An investigation by Channel 4’s Dispatches that was televised on 14 April has aimed to expose the destruction behind the UK utility Drax’s move to replace coal in its plants with wood fuel, and has seemingly uncovered fresh evidence of hardwood forests being chopped down to serve this purpose. “The devastation of American forests portrayed in the programme shows the true cost to our forests”, say the programme makers, from “the British government’s reckless decision to subsidize this fake clean energy.”
“Drax’s ability to turn our forests into fuel rests on its capacity to hide from the British public the ugly truth of how this industry operates,” said Sasha Stashwick, a senior advocate at the Natural Resources Defense Council. “This investigation is so threatening to Drax because it lets the British public see with their own eyes the reality of this dirty and destructive industry. Drax’s `green’ image was ground to a pulp.”
As the programme explained, the UK’s reliance on biomass puts some of the world’s most ecologically valuable forests at risk, with the devastation hidden across the Atlantic Ocean and far from the British public. As the new on-the-ground investigation showed, in parts of the Southern US unique hardwood forests that are massive storehouses of carbon are being clearcut, manufactured into wood pellets, and loaded on ships destined for the British utility’s power plants.
“The forests of the Southern US, which are some of the most biodiverse in the world, are being devastated by an industry promoting itself as a solution to climate change,” said Adam Colette of Dogwood Alliance. “Drax can no longer deny that whole trees are going into the facilities that manufacture their wood pellets. That must stop. At this point, the evidence is so overwhelming that the UK Government is looking ridiculous in their denial of the truth.”
Drax’s ability to traffic on a “green” image and align itself with clean energy sources like wind and solar depends on people remaining in the dark about the true costs of biomass. That myth is now debunked.
Contrary to Drax’s assertion that this is an atypical harvest, say the programme makers, the investigation conducted by Dispatches is just further evidence of what has been documented over multiple years of on-the-ground investigations into the unsustainable harvesting practices used by Enviva, the top pellet supplier to Drax. These American forests are typically privately owned and not subject to the same protections as those in Britain. The forests are biodiversity treasure troves, yet are being logged at four times the rate of that of the Amazon. This is all allowed under UK regulations and Drax’s sustainability standards.
Meanwhile, under the guise of “renewable energy,” the UK government has handed energy giants like Drax billions of pounds to convert their coal plants to burn wood, turning the UK—with just 1 percent of the world’s population—into the largest importer of wood pellets in the world.
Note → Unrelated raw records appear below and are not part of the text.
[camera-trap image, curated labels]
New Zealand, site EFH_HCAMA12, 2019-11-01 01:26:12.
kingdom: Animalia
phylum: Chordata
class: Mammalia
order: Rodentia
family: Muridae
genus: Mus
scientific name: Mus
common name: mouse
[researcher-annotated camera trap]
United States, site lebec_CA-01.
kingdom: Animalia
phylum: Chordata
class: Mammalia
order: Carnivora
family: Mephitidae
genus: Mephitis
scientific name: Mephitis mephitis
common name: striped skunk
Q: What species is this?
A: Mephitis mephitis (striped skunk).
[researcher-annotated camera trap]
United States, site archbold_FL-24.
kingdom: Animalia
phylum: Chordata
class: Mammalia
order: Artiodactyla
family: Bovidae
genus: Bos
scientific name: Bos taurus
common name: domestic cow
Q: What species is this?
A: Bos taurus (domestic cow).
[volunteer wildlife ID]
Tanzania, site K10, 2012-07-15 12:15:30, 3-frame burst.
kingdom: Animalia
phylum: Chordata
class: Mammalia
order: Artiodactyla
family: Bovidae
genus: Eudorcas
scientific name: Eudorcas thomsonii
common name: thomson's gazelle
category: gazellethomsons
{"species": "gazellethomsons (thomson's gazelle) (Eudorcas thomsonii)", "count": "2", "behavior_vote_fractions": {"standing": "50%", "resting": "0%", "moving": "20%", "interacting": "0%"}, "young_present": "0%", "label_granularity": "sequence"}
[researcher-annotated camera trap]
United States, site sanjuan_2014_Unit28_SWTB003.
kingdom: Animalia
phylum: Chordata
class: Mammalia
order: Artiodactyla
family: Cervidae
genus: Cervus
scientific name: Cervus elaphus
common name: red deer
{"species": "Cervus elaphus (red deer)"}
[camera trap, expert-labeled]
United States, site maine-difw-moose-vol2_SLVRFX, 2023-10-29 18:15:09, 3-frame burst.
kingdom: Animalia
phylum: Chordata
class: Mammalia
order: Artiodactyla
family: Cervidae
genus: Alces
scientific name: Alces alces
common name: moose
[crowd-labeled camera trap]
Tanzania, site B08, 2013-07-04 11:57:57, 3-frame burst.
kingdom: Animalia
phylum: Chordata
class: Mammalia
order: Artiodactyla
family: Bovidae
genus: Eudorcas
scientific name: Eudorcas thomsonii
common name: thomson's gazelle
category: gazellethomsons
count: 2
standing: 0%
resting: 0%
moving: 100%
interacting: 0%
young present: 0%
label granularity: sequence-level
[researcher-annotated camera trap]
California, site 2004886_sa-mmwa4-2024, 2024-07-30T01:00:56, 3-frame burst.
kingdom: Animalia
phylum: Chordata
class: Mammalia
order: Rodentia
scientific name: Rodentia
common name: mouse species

More than 90 percent of the wood pellets exported from the US go across the Atlantic to the UK.
But there is nothing renewable about it. Recent research from Chatham House and the Massachusetts Institute of Technology has shown that burning wood to generate electricity actually releases more carbon pollution than burning coal.
“Drax’s burning of wood pellets releases more CO2 into the air than the coal it replaced”, noted David Carr, General Counsel at the Southern Environmental Law Center. “In fact, a recent estimate shows that Drax emitted close to 12 million tons of CO2 from burning wood in 2017. These emissions are equal to the UK’s annual goal for reducing carbon emissions. Clearly this dirty energy play is a climate disaster.”
Cutting down trees and burning them in power plants puts millions of tons of carbon pollution in the air immediately — at levels comparable to fossil fuels. Industry lobbyists argue new trees will recapture that carbon, but that regrowth takes decades, and in the meantime those carbon emissions will do real damage. In many places, the forests may never return. Concurrently, wind and solar power keep getting cheaper; without government subsidies Drax’s biomass endeavor makes no economic sense, either.
Far from a one-off, these unsustainable harvesting practices, carried out in some of the most stunning and ecologically valuable forests in the Southern US, are part of a sustained pattern for Drax and its suppliers such as Enviva. It’s time to revoke Drax’s membership in the renewables club.
Biomass producers claim they are only burning forestry “wastes and residues.” Yet, the Dispatches investigation revealed that to be a lie. It showed mature forests being felled, chopped and transported to the pellet plants. The British public now faces a simple choice: continue to allow Drax to burn acres of forest or take a stand and say “enough is enough”?